LEESTEKST.
Het betaalbaar stellen van een liquidatie-uitkering aan de houder van een aanmerkelijk belang is een fictieve vervreemding van de aanmerkelijkbelangaandelen. Voor zover de liquidatie-uitkering hoger is dan de verkrijgingsprijs van de aandelen is sprake van een vervreemdingsvoordeel. Dat voordeel wordt aangemerkt als inkomen uit aanmerkelijk belang. Op het inkomen uit aanmerkelijk belang komen de kosten die zijn gemaakt tot verwerving, inning en behoud van dat inkomen in aftrek. De verkrijgingsprijs is de tegenprestatie bij de verkrijging, vermeerderd met de ten laste van de verkrijger gekomen kosten. Uit jurisprudentie van de Hoge Raad volgt dat de kosten moeten zijn gemaakt in onmiddellijk verband met de verkrijging of de vervreemding van de aandelen.
Een stichting hield alle aandelen in een nv. Op 24 december 2016 heeft de stichting deze aandelen verkocht aan een natuurlijke persoon. De koper bleef de koopsom schuldig aan de stichting. Dit is vastgelegd in een schuldbekentenis en akte van geldlening. De koper heeft op 2 januari 2016 twee lijfrenteverplichtingen overgenomen van de stichting. De begunstigde van deze lijfrenteverplichtingen is de vader van de koper. De stichting is de overnamesom schuldig gebleven. De stichting had een schuld aan de nv, die door de koper is overgenomen. De stichting en de koper hebben de onderlinge vorderingen en schulden bij overeenkomst verrekend. Per 30 juni 2017 is de nv geliquideerd. De liquidatie-uitkering vormde inkomen uit aanmerkelijk belang voor zover deze hoger was dan de verkrijgingsprijs van de aandelen.
Bij de berekening van het inkomen uit aanmerkelijk belang heeft de koper de in 2016 en 2017 betaalde lijfrentetermijnen in aftrek gebracht op de liquidatie-uitkering. De inspecteur heeft alleen de in de lijfrentetermijnen begrepen rentecomponent in aftrek toegestaan.

GEGEVENSFRAGMENTEN.

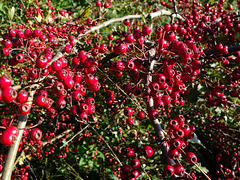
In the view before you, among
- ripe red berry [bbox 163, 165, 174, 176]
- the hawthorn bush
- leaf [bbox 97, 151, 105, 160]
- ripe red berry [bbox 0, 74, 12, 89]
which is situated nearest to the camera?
ripe red berry [bbox 0, 74, 12, 89]

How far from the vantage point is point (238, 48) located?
6.25ft

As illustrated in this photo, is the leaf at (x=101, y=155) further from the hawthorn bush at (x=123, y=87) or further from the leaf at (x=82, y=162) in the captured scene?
the leaf at (x=82, y=162)

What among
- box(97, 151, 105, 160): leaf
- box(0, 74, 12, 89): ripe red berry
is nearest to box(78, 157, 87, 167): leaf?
box(97, 151, 105, 160): leaf

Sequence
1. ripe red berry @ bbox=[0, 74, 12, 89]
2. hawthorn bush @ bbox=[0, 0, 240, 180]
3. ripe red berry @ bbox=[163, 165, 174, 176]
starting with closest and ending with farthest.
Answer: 1. ripe red berry @ bbox=[0, 74, 12, 89]
2. ripe red berry @ bbox=[163, 165, 174, 176]
3. hawthorn bush @ bbox=[0, 0, 240, 180]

OPDRACHT A. Per welke datum is de nv volgens de tekst over het aanmerkelijk belang geliquideerd?
OPDRACHT B. Ga verder met de tekst over het aanmerkelijk belang, aansluitend op de laatste zin.

ANTWOORD A. Per 30 juni 2017.

ANTWOORD B.
In de procedure over de aanslag voor de rechtbank stelde de koper zich op het standpunt dat de betaalde lijfrentetermijnen in hun geheel als kosten in aftrek kunnen worden gebracht op het inkomen uit aanmerkelijk belang. Tussen de lijfrenteverplichtingen en de verwerving van de aandelen in de nv zou een causaal verband bestaan. De lijfrenteverplichtingen zijn volgens de koper overgenomen van de stichting ter financiering van de overname van de aandelen in de nv. De lijfrentetermijnen zouden zijn betaald ter verkrijging van de aandelen en daarom aftrekbaar zijn als kosten of de kostprijs verhogen. Door de verrekening van de schulden en de vorderingen is de schuld in verband met de overname van de aandelen vervangen door de lijfrenteverplichtingen.
De rechtbank volgt dit standpunt niet. De lijfrentetermijnen zijn geen kosten die zijn gemaakt in verband met de aandelen in de nv. Tussen de overname van de aandelen en de overgenomen lijfrenteverplichtingen bestaat onvoldoende verband. De rechtbank verwijst naar de overeenkomst tot verrekening. Uit deze overeenkomst volgt dat de onderlinge vorderingen en schulden zijn verrekend. Na verrekening resteren het aandelenbelang in de nv en de overgenomen lijfrenteverplichtingen.